---------- Material for the task

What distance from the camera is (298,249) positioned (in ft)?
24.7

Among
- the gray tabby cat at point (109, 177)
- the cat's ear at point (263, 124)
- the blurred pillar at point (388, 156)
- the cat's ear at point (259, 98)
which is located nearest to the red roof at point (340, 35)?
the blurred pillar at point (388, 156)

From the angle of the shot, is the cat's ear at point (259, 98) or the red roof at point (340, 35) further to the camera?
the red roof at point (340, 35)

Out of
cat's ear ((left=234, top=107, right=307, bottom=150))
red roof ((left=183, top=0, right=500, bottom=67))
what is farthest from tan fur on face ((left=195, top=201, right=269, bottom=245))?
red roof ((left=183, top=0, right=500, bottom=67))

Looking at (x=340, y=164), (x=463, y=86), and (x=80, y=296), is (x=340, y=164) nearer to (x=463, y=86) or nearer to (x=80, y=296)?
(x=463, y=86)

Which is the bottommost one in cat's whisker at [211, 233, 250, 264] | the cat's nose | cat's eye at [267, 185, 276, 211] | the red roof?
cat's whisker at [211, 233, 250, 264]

--------------------

Your task is to retype all the records above with nothing left out.

▶ **Exercise answer**:
What distance from the camera is (298,249) positioned (in ft)?
24.7

Among
- the gray tabby cat at point (109, 177)
- the cat's ear at point (263, 124)
- the blurred pillar at point (388, 156)
- the cat's ear at point (259, 98)
which is located nearest to the red roof at point (340, 35)?
the blurred pillar at point (388, 156)

From the angle of the shot, is the cat's ear at point (259, 98) or the red roof at point (340, 35) further to the camera?
the red roof at point (340, 35)

Out of
cat's ear ((left=234, top=107, right=307, bottom=150))
red roof ((left=183, top=0, right=500, bottom=67))
what is farthest from tan fur on face ((left=195, top=201, right=269, bottom=245))?
red roof ((left=183, top=0, right=500, bottom=67))

Looking at (x=340, y=164), (x=463, y=86), and (x=80, y=296), is (x=340, y=164) nearer to (x=463, y=86) or nearer to (x=80, y=296)?
(x=463, y=86)

Which is the bottommost one in cat's whisker at [211, 233, 250, 264] | the cat's nose | cat's eye at [267, 185, 276, 211] | the red roof?
cat's whisker at [211, 233, 250, 264]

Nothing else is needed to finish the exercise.